» **Da fare**: Prosegui la riflessione sulla provvidenza di Dio e sull'Eucaristia, riprendendo subito dopo la sua ultima frase.

» **Blocco di testo**:
──────

Anche Gesù ha invitato a guardare gli uccelli del cielo e i gigli del campo. Trovano il cibo, si vestono, crescono, splendidi nei loro colori. Dio li nutre. Nulla lascia mancare di quanto serve per vivere. Noi siamo suoi figli. Ci porta sul palmo della sua mano. Dimoriamo nel suo cuore di Padre. Non dobbiamo temere per il futuro. “Non state a domandarvi che cosa mangerete e berrete, e non state in ansia … , il Padre vostro sa che ne avete bisogno. Cercate piuttosto il suo regno, e queste cose vi saranno date in aggiunta” (Lc 12, 29-31). Dio ci vuole bene. Ci conosce nel profondo, ci vede e ci scruta. Sa quello che cerchiamo per essere felici e provvede. Affidandoci alle sue braccia misericordiose, toccheremo con mano quanto è grande e buono. Il “pane quotidiano” invocato non mancherà mai dalla nostra tavola, sempre imbandita, anzi sarà Lui il cibo che ci nutrirà e sazierà di gioia.

L’Eucaristia ci coinvolge nella carità di Gesù, che dona la vita, perché nessuno perda la propria. Un amore per sempre e fino alla fine. Gesù ci rende pane. La gioia più grande è essere mangiati da chiunque abbia fame e sete di felicità . “Il mio andare in Somalia è la risposta a una chiamata: Tu, Padre, hai tanto amato la Somalia da donare il tuo Figlio. E io ti dico con Lui: questo è il mio corpo, questo è il mio sangue, donato per la salvezza di tutti”. Così scriveva nel 2002, agli inizi della missione di pendolare tra Nairobi e Mogadiscio, Suor Leonella Sgorbati, la missionaria della Consolata, uccisa invocando il perdono per i suoi assassini, proclamata Beata nella Cattedrale di Piacenza sabato 26 maggio.

──────

» **Righe fornite**:

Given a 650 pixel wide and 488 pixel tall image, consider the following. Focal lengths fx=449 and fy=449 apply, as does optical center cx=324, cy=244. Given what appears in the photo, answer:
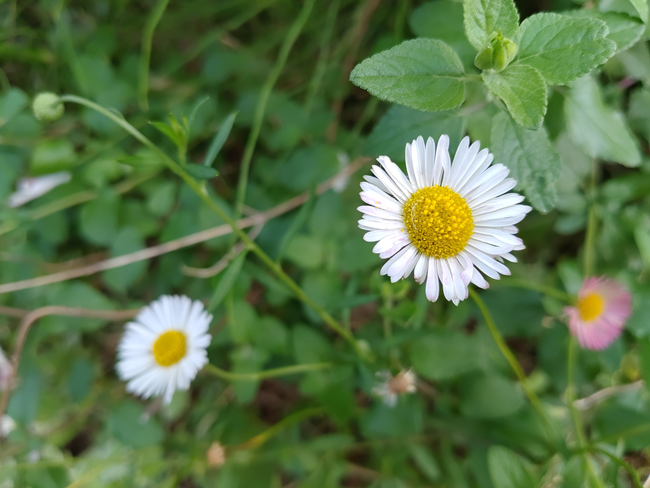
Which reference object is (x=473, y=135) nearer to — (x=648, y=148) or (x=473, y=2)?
(x=473, y=2)

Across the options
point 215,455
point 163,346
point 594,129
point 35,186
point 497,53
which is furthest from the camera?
point 35,186

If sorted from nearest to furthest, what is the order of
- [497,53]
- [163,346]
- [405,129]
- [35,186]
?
[497,53] < [405,129] < [163,346] < [35,186]

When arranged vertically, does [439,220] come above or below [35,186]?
below

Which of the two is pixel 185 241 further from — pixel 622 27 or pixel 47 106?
pixel 622 27

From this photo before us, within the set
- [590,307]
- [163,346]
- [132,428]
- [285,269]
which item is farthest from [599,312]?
[132,428]

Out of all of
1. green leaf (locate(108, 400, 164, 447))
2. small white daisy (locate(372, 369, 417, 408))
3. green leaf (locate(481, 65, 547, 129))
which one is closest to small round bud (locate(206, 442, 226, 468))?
green leaf (locate(108, 400, 164, 447))

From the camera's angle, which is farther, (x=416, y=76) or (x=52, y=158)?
(x=52, y=158)

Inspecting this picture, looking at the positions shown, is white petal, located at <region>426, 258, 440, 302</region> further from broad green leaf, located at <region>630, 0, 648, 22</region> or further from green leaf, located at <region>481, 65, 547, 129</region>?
broad green leaf, located at <region>630, 0, 648, 22</region>
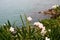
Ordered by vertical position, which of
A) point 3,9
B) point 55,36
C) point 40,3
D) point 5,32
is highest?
point 40,3

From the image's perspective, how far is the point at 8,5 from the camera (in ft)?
28.8

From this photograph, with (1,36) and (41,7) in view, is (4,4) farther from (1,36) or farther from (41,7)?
(1,36)

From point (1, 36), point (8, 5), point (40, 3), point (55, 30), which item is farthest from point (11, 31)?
point (40, 3)

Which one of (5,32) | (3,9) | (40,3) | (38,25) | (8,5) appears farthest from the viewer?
(40,3)

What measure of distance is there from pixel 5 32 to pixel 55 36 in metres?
0.86

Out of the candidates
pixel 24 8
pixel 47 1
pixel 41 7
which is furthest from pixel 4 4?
pixel 47 1

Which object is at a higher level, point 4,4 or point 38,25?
point 4,4

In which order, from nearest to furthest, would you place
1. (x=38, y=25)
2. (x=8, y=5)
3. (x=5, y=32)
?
1. (x=38, y=25)
2. (x=5, y=32)
3. (x=8, y=5)

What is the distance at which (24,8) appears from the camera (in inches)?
336

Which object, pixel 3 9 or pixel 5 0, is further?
pixel 5 0

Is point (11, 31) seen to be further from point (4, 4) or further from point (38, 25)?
point (4, 4)

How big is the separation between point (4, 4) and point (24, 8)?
81cm

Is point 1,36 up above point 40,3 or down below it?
below

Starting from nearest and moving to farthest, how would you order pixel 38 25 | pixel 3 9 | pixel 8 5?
1. pixel 38 25
2. pixel 3 9
3. pixel 8 5
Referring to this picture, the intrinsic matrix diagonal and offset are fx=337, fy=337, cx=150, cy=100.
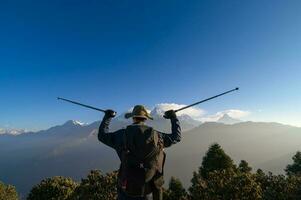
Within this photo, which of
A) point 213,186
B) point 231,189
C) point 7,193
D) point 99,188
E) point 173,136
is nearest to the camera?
point 173,136

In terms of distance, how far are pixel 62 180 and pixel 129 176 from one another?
1875 inches

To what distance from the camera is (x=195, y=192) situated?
1369 inches

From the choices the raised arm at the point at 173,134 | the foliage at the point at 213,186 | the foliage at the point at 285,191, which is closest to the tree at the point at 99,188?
the foliage at the point at 213,186

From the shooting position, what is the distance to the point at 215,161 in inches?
2174

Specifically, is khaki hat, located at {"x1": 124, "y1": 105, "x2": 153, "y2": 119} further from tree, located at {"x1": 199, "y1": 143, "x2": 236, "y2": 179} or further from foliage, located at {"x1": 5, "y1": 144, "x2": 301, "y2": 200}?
tree, located at {"x1": 199, "y1": 143, "x2": 236, "y2": 179}

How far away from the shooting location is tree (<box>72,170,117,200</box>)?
1542 inches

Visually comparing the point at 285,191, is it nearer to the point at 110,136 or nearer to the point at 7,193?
the point at 110,136

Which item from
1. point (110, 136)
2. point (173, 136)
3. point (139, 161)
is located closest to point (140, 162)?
point (139, 161)

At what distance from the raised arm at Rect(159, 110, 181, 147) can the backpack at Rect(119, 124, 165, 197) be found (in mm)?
380

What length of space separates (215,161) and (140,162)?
165ft

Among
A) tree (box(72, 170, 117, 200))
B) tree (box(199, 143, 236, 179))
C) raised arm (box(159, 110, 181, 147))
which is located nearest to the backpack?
raised arm (box(159, 110, 181, 147))

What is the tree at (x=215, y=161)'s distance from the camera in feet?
178

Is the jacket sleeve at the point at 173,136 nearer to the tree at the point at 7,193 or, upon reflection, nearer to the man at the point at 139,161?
the man at the point at 139,161

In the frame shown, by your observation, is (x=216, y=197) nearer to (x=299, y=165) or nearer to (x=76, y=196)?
(x=76, y=196)
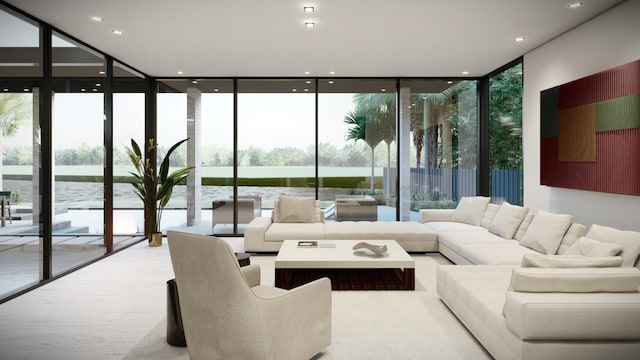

──────

» **Risposta**:
Teneva un diario spirituale. L’ultima annotazione è del 12 settembre 2006, pochi giorni prima di morire: “Tu, Signore, mi hai guidato come Tu hai ritenuto bene. Ti sono riconoscente per la tua guida …”. La frase non è terminata. Suor Leonella scriveva tra l’una e l’altra delle sue mille occupazioni. Fin da bambina era sempre stata in movimento. Mamma Teresa la prendeva in giro: “Sei così trafficona, che saresti dovuta nascere maschio”. Nessuno si sarebbe aspettato che Rosa Maria, nata il 9 dicembre 1940 sulle colline di Rezzanello, in provincia di Piacenza, un giorno sarebbe diventata Suora. A 10 anni si trasferì a Sesto San Giovanni. Frequentando l’oratorio della parrocchia S. Giuseppe scoprì il carisma del Beato Allamano, fondatore dei missionari e delle missionarie della Consolata. A 16 anni decise di consacrasi al Signore servendo i poveri. Entrò nell’Istituto a 20 anni. Fece gli studi infermieristici a Londra e arrivò in Kenya nel 1970, dove passò 36 anni come insegnante, infermiera, ostetrica, facendo nascere oltre 4000 bambini.

Le fu chiesto di avviare una scuola per infermieri a Mogadiscio. Sfidando lo scetticismo di molti, riuscì a farla partire e ad ottenere il riconoscimento dell’Organizzazione Mondiale della Sanità. Il successo dell’impresa fece crescere l’ostilità dei fondamentalisti, che non vedevano di buon occhio la suora passare tanto tempo con i giovani. Temevano ne approfittasse per fare proselitismo. Suor Leonella, invece, credeva nel dialogo tra fedi e culture. “Dove c’è paura, ripeteva, non c’è amore”.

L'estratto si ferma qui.